The distal and proximal ends of EHL tendon were identified. Approximately 2mm of tendon ends were sharply excised and sent to pathology for further evaluation. Unfortunately the specimen was lost and no microscopic evaluation was available. The excised tendon felt calific upon palpation.
The ruptured extensor hallucis longus tendon was repaired utilizing a 2-0 fiberwire suture in a Krakow fashion. After repair, it was noted that there was increased extensory force on the hallux with a taught EHL. A z-lengthening of the proximal healthy aspect of the EHL tendon was performed and secured with 2-0 fiberwire.
The extensor capsularis tendon was utilized to reinforce the EHL tendon. The capsularis tendon was sutured upon the EHL tendon utilizing 2-0 fiberwire. The surgical site was irrigated and closed in layers. Care was taken to suture together the synovial sheath with 2-0 vicryl. Patient was placed in a posterior splint after the surgical correction.
Patient was placed in a walking boot seventeen days after the surgical procedure.

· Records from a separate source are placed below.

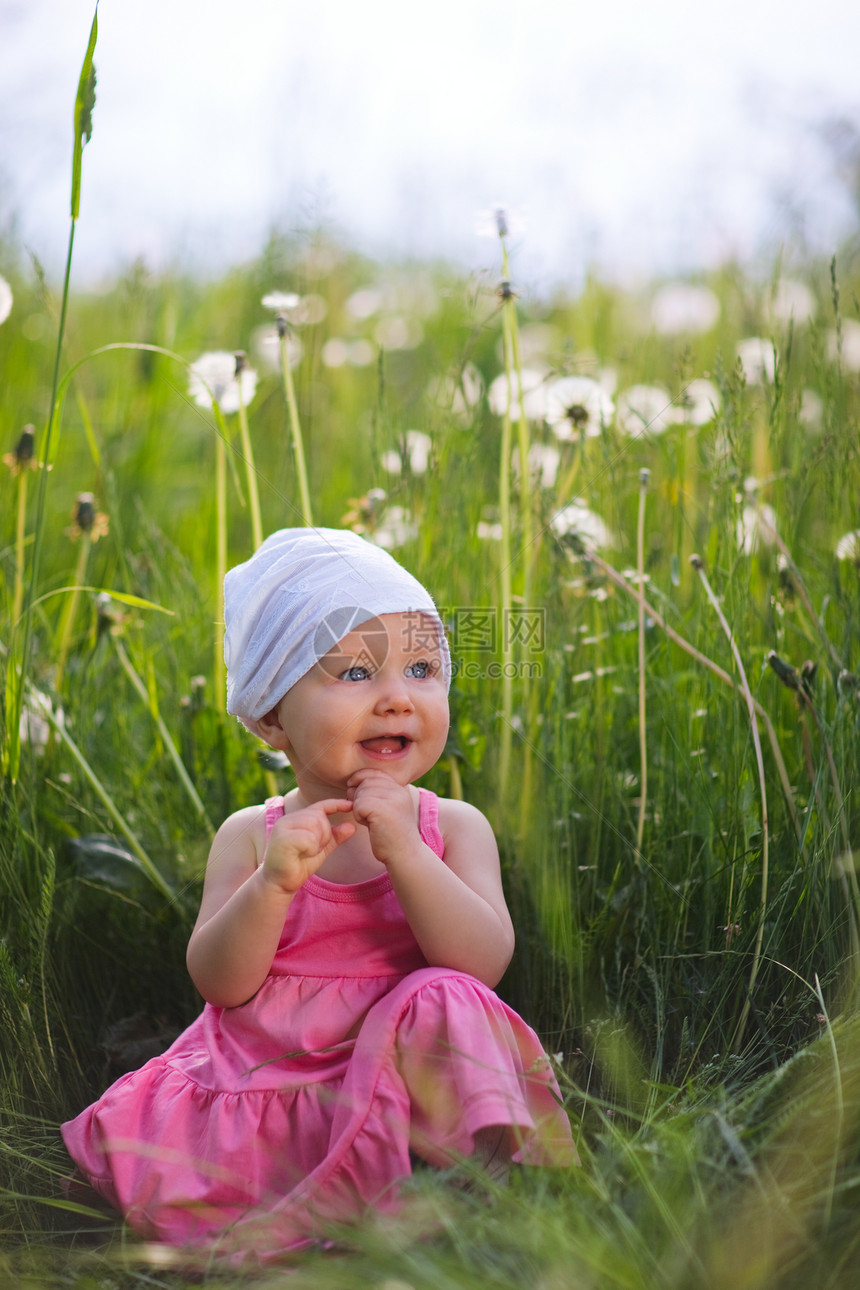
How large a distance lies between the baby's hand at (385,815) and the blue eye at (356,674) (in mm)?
118

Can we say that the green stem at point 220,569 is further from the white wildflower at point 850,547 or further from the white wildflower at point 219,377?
the white wildflower at point 850,547

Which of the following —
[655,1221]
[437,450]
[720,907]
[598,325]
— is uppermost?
[598,325]

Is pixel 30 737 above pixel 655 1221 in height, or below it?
above

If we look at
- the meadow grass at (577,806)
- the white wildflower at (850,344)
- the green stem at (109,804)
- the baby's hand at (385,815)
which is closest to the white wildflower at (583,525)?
the meadow grass at (577,806)

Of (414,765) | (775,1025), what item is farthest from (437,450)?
(775,1025)

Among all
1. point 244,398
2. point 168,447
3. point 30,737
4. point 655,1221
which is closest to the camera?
point 655,1221

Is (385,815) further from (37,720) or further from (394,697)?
(37,720)

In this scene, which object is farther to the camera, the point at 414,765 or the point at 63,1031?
the point at 63,1031

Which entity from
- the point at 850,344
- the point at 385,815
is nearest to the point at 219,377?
the point at 385,815

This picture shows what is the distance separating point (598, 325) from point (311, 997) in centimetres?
215

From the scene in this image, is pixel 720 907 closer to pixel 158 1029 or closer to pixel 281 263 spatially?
pixel 158 1029

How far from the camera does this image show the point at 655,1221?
0.87 meters

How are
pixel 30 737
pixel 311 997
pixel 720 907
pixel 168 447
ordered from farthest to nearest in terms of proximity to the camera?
pixel 168 447 < pixel 30 737 < pixel 720 907 < pixel 311 997

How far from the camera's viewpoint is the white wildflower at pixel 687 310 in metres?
3.94
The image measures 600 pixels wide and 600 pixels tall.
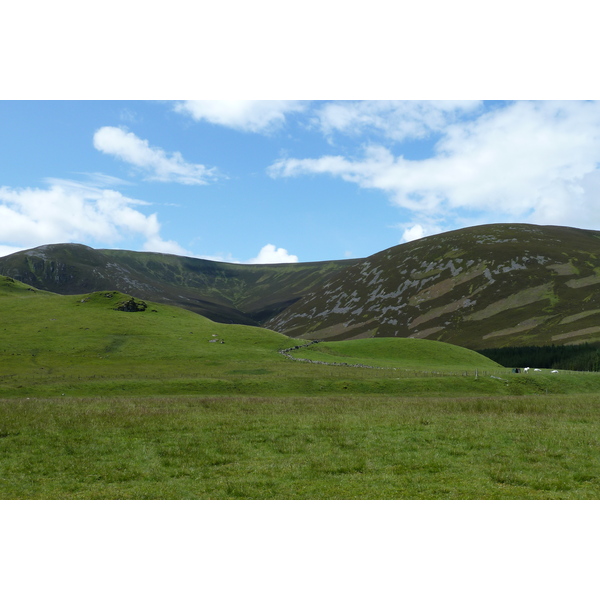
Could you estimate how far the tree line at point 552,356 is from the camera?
140 metres

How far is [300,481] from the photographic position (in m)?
15.3

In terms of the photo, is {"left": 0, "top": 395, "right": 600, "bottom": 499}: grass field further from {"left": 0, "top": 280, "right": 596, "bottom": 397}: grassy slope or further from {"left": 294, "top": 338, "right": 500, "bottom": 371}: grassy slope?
{"left": 294, "top": 338, "right": 500, "bottom": 371}: grassy slope

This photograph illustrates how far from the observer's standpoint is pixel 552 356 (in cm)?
15500

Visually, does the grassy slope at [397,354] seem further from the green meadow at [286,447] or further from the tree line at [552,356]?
the tree line at [552,356]

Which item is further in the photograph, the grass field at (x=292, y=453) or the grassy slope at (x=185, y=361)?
the grassy slope at (x=185, y=361)

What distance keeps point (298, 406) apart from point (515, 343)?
567ft

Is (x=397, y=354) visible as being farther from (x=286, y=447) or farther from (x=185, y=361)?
(x=286, y=447)

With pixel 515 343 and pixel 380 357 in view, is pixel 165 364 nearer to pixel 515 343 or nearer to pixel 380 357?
pixel 380 357

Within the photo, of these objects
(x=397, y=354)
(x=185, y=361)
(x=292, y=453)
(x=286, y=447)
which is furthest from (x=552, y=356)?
(x=292, y=453)

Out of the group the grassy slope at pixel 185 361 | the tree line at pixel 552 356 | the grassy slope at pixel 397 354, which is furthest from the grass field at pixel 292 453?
the tree line at pixel 552 356

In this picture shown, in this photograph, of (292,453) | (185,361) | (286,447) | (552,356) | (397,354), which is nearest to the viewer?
(292,453)

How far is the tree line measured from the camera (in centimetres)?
14038

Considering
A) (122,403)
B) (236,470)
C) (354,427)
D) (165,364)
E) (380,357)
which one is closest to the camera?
(236,470)

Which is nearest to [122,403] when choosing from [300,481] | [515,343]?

Most reported cases of spontaneous tendon ruptures have a patient history significant for systemic disease, such as rheumatoid arthritis, chronic steroid use, and/or injection of steroids to the tendon [7-9]. Loss of extensor function will decrease ankle strength [10]. The patient presented in the article has no history of systemic disease, steroids use, or surgical treatment. There seems to be a common theme in the literature of injectable or oral steroids weakening tendons [8,9,11].
Since the specimen was lost, no pathology report is available. A 20 year study by Kannus of almost 900 spontaneous ruptures confirmed that every ruptures tendon had some degree of degenerative changes. The pathologic changes can be seen as hypoxic degenerative tendinopathy, mucoid degeneration, tendolipomatosis, calcifying tendinopathy, intratendinous foreign body, rheumatoid tendonitis, a xanthoma, or an intratendinous ganglion [7]. Even without the microscopic examination, it was evident on palpation that the tendon was abnormal.
Even though extremely rare, it is possible to have an acute atraumatic rupture of the EHL tendon. Some more insight into tendon degeneration is needed. It is important to repair extensor hallucis longus tendon in order to gain mobility of the hallux at the first metatarsophalangeal joint. Without the function of the longus tendon patients will complain that their hallux drags on the floor. After repair and immobilization, protected weigh bearing followed by physical therapy will expedite the healing process.